(PROMPT 1):
Reproduce the passage about Thomas Jefferson and academic kudzu word for word, in full.

There has been an ongoing campaign over the decades to find feet of clay in Thomas Jefferson, in order to discredit and obviate his position on freedom (e.g., the whole Sally Hemings and Jefferson “affair,” the subject of books and movies), or, failing that, to appropriate him and his reputation for un-Jeffersonian purposes. The ivy-grown towers of modern academe are really bastions of kudzu. One must ascend the dying trees with a machete and hack down the canopy, and then descend again to uproot the killer weed. Vipers like cane snakes and rattlers hide in the dense scholarly foliage, and even black widows and brown recluses, ready to strike at anyone careless enough to step on or disturb them. However, academic kudzu can be further contained and eliminated with the herbicide of reason.

 

But, imagine Rudolph Evans’s magnificent statue of Jefferson in the Jefferson Memorial smothered in kudzu. That’s what academia has been doing to his life and reputation.

(PROMPT 2):
List each line of the records below that contains the string "block", matching case exactly.

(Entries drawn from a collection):
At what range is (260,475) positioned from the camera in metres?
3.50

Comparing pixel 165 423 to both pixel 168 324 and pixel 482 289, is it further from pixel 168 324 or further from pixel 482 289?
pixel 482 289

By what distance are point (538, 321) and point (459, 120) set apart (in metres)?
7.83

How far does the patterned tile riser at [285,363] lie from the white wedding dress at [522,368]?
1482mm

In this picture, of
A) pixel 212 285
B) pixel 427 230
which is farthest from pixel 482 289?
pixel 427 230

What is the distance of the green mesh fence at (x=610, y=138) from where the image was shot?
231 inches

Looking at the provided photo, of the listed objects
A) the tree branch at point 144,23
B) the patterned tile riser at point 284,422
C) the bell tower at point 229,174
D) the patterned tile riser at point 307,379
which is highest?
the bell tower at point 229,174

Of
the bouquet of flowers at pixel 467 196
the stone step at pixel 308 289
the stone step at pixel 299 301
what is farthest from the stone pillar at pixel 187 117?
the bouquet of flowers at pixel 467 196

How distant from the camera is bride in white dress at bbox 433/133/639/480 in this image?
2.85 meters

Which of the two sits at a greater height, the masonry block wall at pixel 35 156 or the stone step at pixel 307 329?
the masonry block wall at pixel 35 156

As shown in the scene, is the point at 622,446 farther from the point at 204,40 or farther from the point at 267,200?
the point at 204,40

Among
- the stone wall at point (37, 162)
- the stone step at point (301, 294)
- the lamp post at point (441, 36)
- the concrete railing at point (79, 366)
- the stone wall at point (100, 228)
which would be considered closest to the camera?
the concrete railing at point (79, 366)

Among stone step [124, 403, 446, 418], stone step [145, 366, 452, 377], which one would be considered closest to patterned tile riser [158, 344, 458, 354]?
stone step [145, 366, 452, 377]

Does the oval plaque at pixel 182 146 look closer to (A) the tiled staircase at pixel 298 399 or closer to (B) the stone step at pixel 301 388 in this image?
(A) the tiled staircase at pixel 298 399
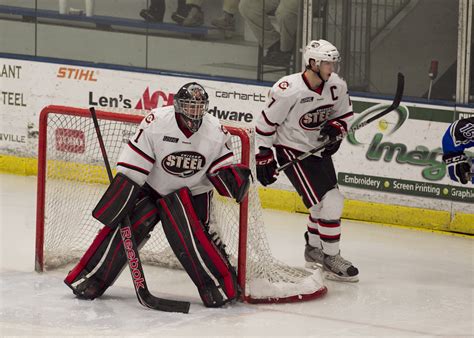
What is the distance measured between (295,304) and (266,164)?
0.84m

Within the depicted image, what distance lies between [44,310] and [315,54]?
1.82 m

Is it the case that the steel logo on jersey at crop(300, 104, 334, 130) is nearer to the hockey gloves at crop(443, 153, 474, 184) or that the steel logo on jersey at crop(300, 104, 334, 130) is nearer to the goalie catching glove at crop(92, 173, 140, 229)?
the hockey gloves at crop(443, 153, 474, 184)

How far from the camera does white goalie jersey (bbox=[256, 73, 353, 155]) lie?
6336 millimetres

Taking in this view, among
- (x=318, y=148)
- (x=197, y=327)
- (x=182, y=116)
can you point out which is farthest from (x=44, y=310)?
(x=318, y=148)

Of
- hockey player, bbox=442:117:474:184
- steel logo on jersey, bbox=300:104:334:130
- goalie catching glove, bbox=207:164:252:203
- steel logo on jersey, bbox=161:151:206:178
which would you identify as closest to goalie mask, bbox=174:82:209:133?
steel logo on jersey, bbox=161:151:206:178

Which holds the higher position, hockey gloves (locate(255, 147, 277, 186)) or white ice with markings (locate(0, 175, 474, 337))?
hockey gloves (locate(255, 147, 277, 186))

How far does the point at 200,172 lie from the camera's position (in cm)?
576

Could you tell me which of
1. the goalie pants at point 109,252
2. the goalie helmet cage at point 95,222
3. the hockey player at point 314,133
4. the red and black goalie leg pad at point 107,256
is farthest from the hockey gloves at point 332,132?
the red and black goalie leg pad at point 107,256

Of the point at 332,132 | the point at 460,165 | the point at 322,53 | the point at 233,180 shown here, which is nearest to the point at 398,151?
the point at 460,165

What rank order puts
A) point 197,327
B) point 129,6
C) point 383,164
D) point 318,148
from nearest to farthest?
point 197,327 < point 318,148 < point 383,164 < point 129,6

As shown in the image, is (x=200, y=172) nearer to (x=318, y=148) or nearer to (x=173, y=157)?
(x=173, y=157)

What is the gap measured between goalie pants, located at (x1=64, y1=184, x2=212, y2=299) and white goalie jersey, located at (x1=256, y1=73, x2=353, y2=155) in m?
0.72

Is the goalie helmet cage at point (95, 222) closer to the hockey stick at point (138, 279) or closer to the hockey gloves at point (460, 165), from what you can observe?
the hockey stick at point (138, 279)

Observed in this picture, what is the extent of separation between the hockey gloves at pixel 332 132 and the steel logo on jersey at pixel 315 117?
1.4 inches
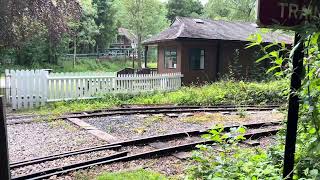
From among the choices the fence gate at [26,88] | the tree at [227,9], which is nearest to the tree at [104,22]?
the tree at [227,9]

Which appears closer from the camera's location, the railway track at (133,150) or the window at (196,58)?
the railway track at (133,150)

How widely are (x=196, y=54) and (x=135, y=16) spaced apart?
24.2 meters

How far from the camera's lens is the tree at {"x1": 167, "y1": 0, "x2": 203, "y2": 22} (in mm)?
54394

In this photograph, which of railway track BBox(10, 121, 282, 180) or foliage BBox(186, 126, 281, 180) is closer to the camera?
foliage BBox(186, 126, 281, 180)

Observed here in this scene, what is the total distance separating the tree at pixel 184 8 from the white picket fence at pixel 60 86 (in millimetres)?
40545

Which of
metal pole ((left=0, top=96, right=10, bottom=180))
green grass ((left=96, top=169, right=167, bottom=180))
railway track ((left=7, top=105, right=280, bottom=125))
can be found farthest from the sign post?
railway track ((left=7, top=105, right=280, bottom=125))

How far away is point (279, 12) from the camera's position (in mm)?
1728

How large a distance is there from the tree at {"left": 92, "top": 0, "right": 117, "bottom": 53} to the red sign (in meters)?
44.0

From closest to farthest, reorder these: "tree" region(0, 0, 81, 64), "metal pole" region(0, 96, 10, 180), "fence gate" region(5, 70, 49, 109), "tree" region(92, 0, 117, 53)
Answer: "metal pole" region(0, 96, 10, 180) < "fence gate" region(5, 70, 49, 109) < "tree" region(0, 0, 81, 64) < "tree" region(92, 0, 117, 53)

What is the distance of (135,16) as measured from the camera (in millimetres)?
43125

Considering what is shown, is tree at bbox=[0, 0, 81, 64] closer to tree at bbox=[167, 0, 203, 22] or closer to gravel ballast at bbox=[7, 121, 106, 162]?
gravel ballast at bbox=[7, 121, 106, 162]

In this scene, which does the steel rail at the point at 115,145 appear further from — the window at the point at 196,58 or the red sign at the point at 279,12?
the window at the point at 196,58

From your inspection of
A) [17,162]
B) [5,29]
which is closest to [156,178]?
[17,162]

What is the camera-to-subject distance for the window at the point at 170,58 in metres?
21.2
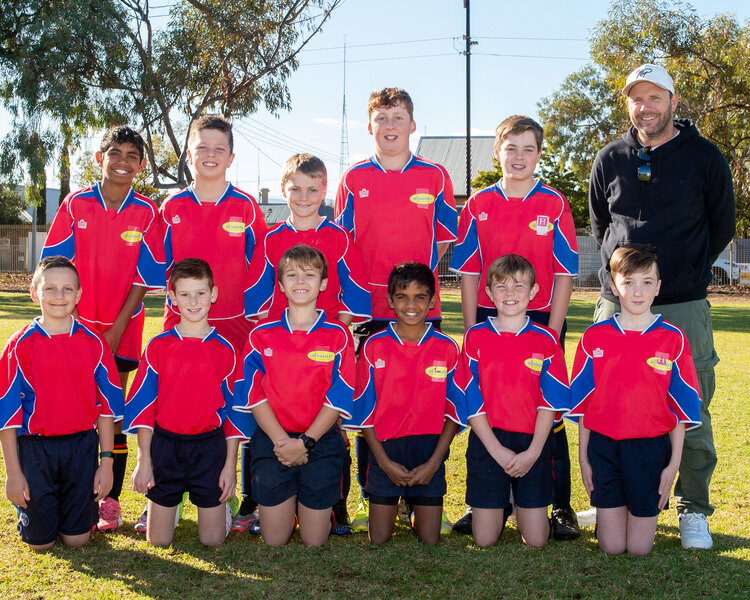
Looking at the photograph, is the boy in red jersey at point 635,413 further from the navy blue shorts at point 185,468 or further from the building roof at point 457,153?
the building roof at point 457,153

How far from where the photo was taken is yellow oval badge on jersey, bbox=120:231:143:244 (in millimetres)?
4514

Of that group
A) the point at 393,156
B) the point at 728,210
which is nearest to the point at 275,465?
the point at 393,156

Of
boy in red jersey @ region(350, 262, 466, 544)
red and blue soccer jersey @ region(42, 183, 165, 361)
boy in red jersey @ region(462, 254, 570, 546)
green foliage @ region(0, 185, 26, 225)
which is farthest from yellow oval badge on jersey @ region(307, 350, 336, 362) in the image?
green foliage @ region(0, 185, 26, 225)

--

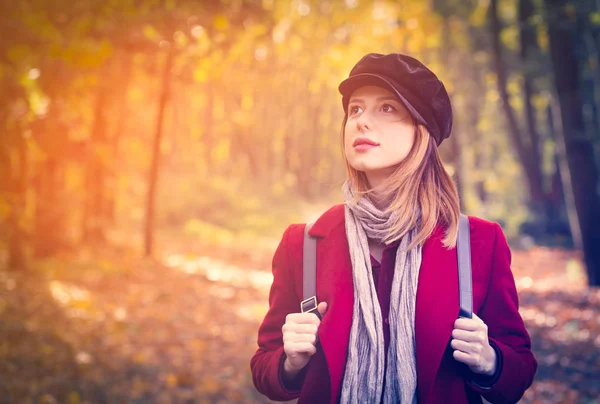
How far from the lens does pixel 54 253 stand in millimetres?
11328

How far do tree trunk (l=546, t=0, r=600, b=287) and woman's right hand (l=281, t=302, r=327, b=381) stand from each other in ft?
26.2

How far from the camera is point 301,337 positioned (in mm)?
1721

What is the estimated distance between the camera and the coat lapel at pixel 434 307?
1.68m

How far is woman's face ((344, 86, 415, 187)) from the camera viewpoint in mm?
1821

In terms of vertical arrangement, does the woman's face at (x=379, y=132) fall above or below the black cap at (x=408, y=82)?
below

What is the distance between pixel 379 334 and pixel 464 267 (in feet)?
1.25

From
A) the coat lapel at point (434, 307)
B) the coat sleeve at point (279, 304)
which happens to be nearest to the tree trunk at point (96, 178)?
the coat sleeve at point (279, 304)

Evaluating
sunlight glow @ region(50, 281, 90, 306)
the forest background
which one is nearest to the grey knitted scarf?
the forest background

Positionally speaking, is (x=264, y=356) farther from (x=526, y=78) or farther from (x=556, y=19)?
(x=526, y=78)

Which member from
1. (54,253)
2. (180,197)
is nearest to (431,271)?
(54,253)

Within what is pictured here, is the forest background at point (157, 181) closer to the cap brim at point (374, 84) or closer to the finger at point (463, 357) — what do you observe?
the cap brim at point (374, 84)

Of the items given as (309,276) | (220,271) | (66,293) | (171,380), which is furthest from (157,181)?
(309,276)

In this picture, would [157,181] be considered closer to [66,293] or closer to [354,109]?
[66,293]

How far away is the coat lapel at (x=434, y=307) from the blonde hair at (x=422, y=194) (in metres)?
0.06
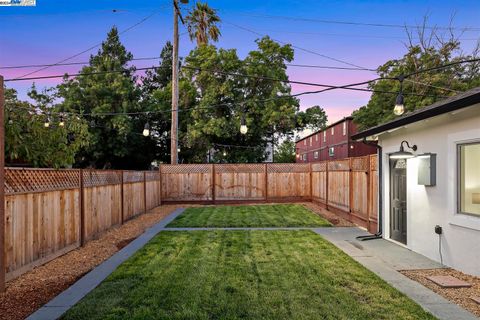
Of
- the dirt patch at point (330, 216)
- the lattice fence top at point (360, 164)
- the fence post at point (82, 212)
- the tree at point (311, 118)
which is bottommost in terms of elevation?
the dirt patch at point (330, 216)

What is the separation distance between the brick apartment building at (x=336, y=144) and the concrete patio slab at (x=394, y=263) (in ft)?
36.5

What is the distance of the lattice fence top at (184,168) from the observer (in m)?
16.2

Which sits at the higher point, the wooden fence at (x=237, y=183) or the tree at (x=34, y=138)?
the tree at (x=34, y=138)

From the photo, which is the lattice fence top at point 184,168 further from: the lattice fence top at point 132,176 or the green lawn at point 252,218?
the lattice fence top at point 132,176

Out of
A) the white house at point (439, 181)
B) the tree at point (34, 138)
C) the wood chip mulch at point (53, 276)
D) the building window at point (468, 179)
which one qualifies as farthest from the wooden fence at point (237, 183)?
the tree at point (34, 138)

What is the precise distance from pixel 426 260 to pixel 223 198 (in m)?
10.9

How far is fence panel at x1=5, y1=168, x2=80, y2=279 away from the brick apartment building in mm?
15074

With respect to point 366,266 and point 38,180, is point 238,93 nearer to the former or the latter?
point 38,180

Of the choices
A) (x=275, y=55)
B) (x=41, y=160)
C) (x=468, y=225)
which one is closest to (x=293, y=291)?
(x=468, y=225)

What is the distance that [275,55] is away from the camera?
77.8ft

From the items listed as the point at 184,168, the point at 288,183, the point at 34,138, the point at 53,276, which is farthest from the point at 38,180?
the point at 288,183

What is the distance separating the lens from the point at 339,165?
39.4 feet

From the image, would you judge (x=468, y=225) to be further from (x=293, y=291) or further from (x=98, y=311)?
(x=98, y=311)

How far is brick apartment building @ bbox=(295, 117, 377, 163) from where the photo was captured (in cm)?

...

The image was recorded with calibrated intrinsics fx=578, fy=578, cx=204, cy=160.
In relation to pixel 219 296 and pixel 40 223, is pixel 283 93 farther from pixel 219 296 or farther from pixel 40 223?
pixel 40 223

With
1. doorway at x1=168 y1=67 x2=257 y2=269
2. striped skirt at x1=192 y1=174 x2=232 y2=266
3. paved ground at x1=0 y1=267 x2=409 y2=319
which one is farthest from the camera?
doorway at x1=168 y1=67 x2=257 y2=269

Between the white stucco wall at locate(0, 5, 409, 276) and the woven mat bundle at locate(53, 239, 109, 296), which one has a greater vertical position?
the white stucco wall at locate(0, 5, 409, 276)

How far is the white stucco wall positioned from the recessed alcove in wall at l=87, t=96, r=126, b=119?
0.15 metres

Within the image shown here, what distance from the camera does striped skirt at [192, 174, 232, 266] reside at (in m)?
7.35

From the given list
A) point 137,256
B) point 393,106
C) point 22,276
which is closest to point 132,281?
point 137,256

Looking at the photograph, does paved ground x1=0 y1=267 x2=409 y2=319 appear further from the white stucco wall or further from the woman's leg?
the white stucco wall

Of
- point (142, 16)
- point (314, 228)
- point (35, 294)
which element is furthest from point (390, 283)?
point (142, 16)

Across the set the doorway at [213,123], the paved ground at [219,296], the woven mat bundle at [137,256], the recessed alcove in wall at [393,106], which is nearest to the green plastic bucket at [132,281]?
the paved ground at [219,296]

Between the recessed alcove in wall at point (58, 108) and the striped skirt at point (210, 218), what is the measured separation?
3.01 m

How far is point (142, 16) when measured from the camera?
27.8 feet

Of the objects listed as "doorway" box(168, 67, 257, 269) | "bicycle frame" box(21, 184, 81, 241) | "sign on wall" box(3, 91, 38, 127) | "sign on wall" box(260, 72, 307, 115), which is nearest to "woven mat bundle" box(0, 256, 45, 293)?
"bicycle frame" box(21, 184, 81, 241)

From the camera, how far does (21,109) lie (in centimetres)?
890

(RESPONSE 1):
There has been an ongoing campaign over the decades to find feet of clay in Thomas Jefferson, in order to discredit and obviate his position on freedom (e.g., the whole Sally Hemings and Jefferson “affair,” the subject of books and movies), or, failing that, to appropriate him and his reputation for un-Jeffersonian purposes. The ivy-grown towers of modern academe are really bastions of kudzu. One must ascend the dying trees with a machete and hack down the canopy, and then descend again to uproot the killer weed. Vipers like cane snakes and rattlers hide in the dense scholarly foliage, and even black widows and brown recluses, ready to strike at anyone careless enough to step on or disturb them. However, academic kudzu can be further contained and eliminated with the herbicide of reason.

 

But, imagine Rudolph Evans’s magnificent statue of Jefferson in the Jefferson Memorial smothered in kudzu. That’s what academia has been doing to his life and reputation.

(RESPONSE 2):
Which of the two sits at a greater height, the masonry block wall at pixel 35 156 or the stone step at pixel 307 329?
the masonry block wall at pixel 35 156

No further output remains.